In court Monday, Sabraw said that despite the deadline not being fully met, he was generally pleased with the efforts being made by the federal government. He asked attorneys for the government and the ACLU to file court papers by Monday night outlining their proposed reunification plans, with the ACLU calling for a more expedited process.
“This is real progress,” the judge told attorneys on both sides of the case.
Another hearing on the issue is scheduled for 11 a.m. Tuesday.
The government had asked for more time to complete the reunification because it claimed it needed more time to ensure the children’s safety and to confirm their parental relationships.
The judge acknowledged that more time may be justified only in specific cases, but initially left the Tuesday deadline intact for children under age 5, along with a July 26 deadline to reunite all children age 5 and above with their parents.
The administration was ordered to share a list of the 102 children under age 5 with the ACLU by Saturday afternoon.
ACLU Deputy Director of the Immigrants’ Rights Project Lee Gelernt said 54 children under 5 who were separated from their parents at the border are expected to be reunified Tuesday. Another five children may have to wait for reunification because of immigration issues with their parents, he said.

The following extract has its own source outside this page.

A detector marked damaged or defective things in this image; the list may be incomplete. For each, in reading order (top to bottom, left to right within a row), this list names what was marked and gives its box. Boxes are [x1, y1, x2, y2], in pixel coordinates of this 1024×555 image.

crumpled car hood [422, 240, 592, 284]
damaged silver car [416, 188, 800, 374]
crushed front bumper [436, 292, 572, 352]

There is one child who can’t be reunited because the government doesn’t know who his parents are, Gelernt said.
More than 2,000 children were separated from their parents after Attorney General Jeff Sessions announced in May that the zero tolerance policy was in full effect. While parents were criminally prosecuted, children were placed in custody of the Health and Human Services Department.
President Donald Trump reversed course on June 20 amid a domestic and international outcry and issued an executive order to require that families be kept together during criminal and immigration proceedings.
On June 26, Sabraw, who was appointed by President George W. Bush, set the deadlines of Tuesday to reunite children under 5 with their families and July 26 for the rest of the children.
“These kids have already suffered so much because of this policy, and every extra day apart just adds to that pain,” Gelernt said.